╔══

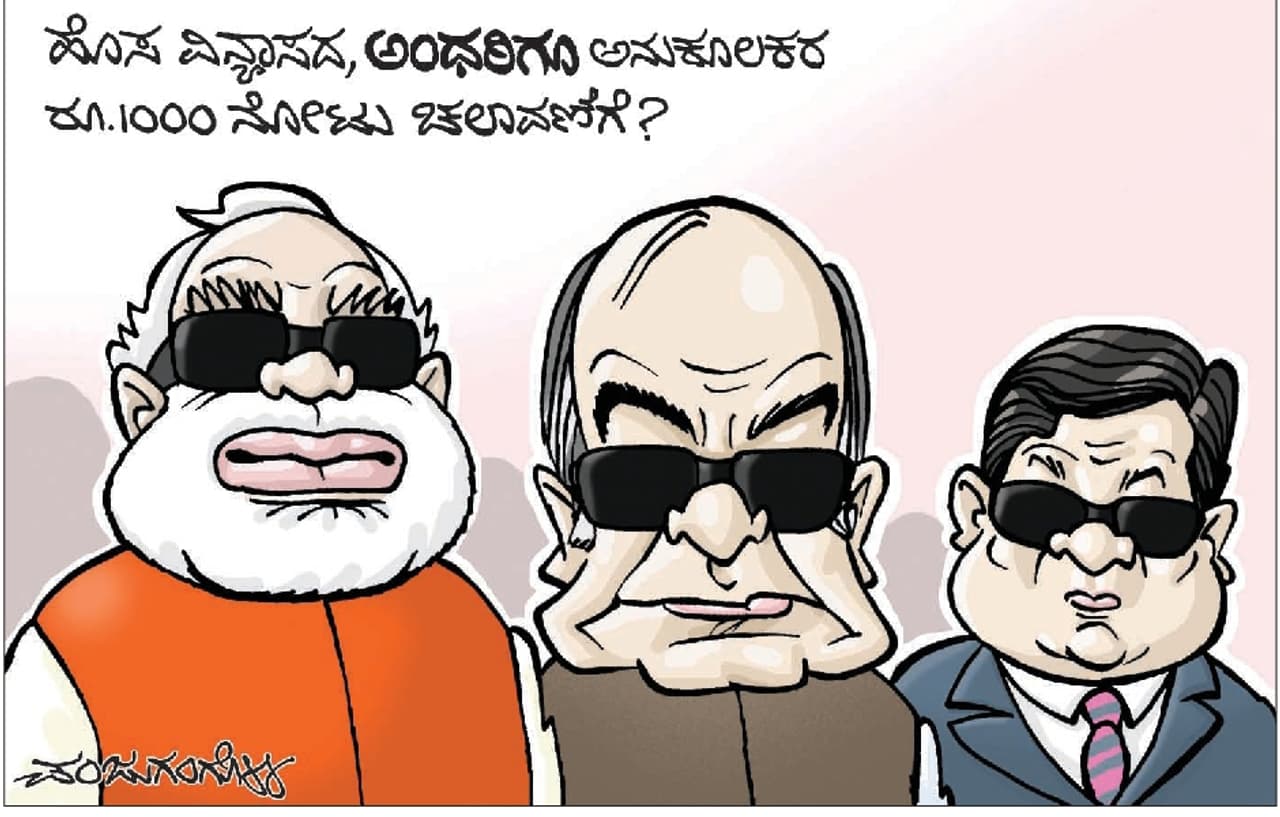 ಬಿಡಬೇಡಿ! ಗಟ್ಟಿಯಾಗಿ ಹಿಡಿದುಕೊಳ್ಳಿ..!! ವಾರದ ಪಂಜುಲೈನ್ಸ್ ಬಿಡಬೇಡಿ! ಗಟ್ಟಿಯಾಗಿ ಹಿಡಿದುಕೊಳ್ಳಿ..!! ವಾರದ ಪಂಜುಲೈನ್ಸ್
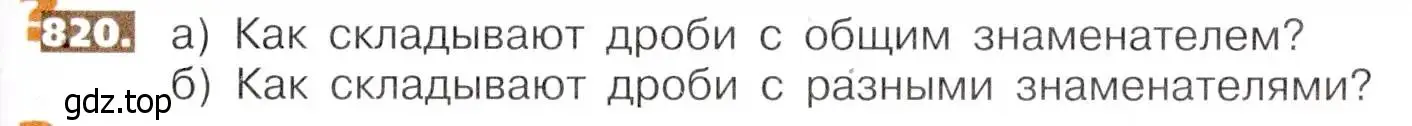 Условие номер 820 (страница 185) гдз по математике 5 класс Никольский, Потапов, учебник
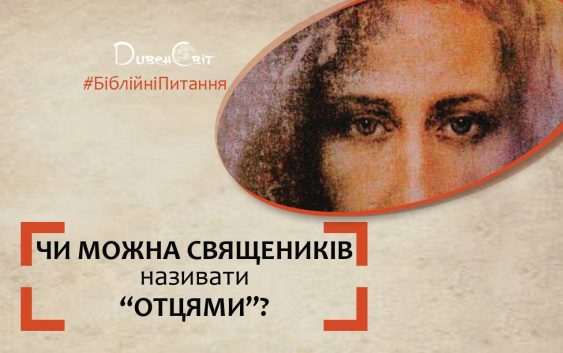 Чи можна священиків називати “Отцями”?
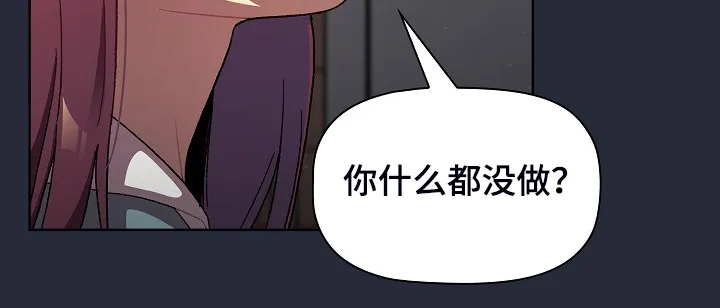 冰冷的安慰漫画漫画,第44章：奇怪的要求16图
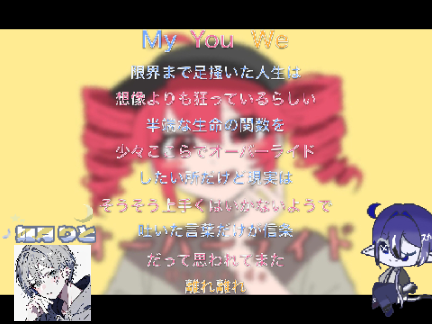 ポップコーンデュエット『オーバーライド』サビのみ remix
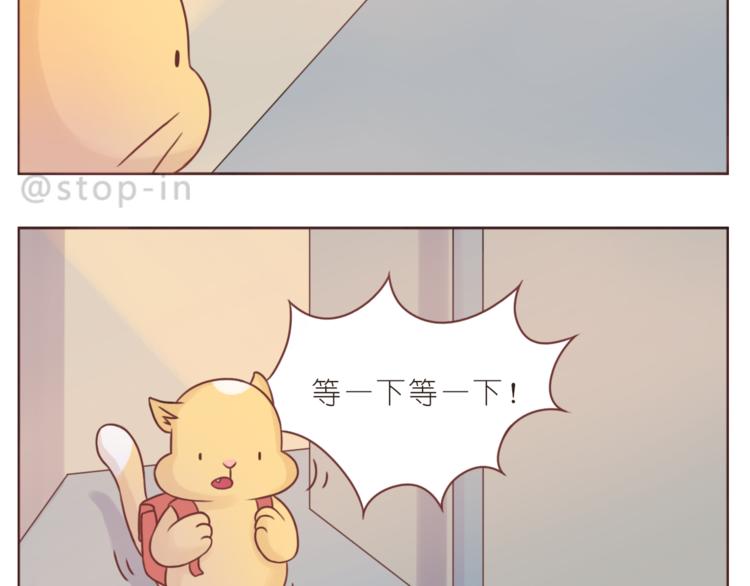 第206话 我只喜欢你2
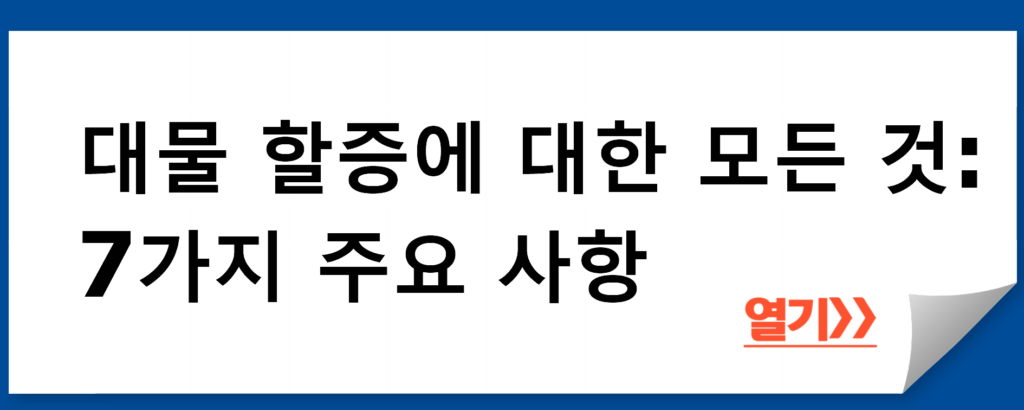 대물 할증에 대한 모든 것: 7가지 주요 사항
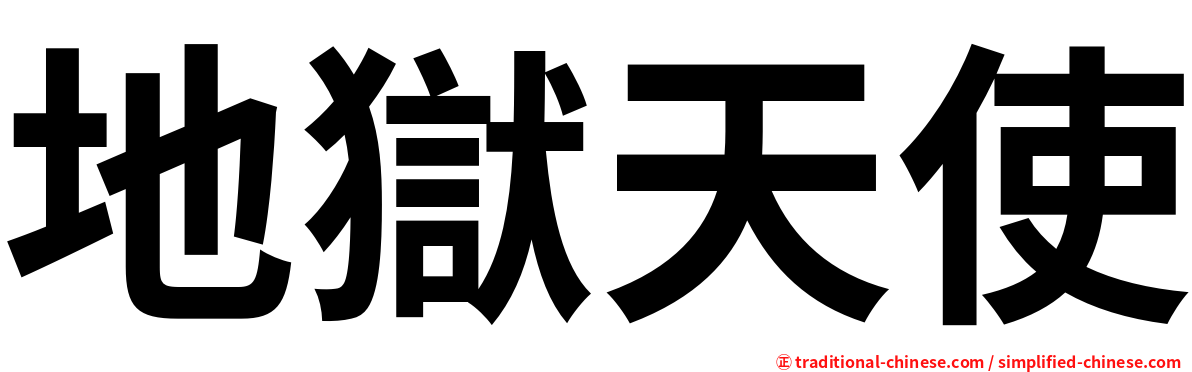 地獄天使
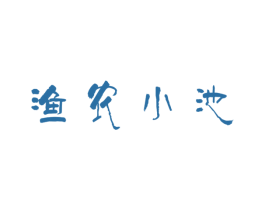 渔农小池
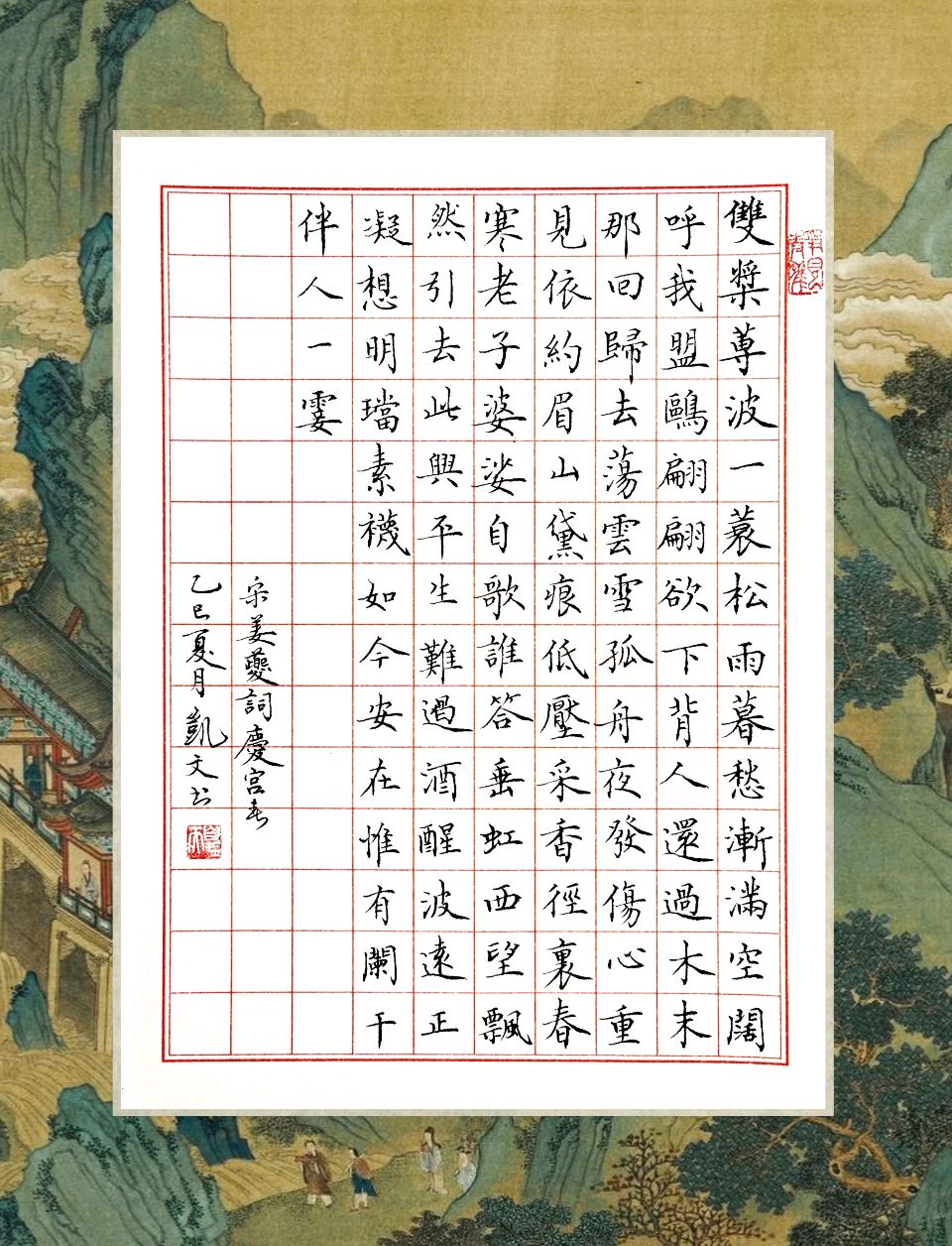 【都市头条向幸福出发编辑部】第14715期 习惯塑人生 妙笔绘春色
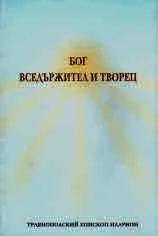Бог вседържател и творец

╚══

WORK TASK: Could you write out all of the records above word for word, leaving out the pictures?

WRITTEN SOLUTION:
 ಬಿಡಬೇಡಿ! ಗಟ್ಟಿಯಾಗಿ ಹಿಡಿದುಕೊಳ್ಳಿ..!! ವಾರದ ಪಂಜುಲೈನ್ಸ್ ಬಿಡಬೇಡಿ! ಗಟ್ಟಿಯಾಗಿ ಹಿಡಿದುಕೊಳ್ಳಿ..!! ವಾರದ ಪಂಜುಲೈನ್ಸ್
 Условие номер 820 (страница 185) гдз по математике 5 класс Никольский, Потапов, учебник
 Чи можна священиків називати “Отцями”?
 冰冷的安慰漫画漫画,第44章：奇怪的要求16图
 ポップコーンデュエット『オーバーライド』サビのみ remix
 第206话 我只喜欢你2
 대물 할증에 대한 모든 것: 7가지 주요 사항
 地獄天使
 渔农小池
 【都市头条向幸福出发编辑部】第14715期 习惯塑人生 妙笔绘春色
Бог вседържател и творец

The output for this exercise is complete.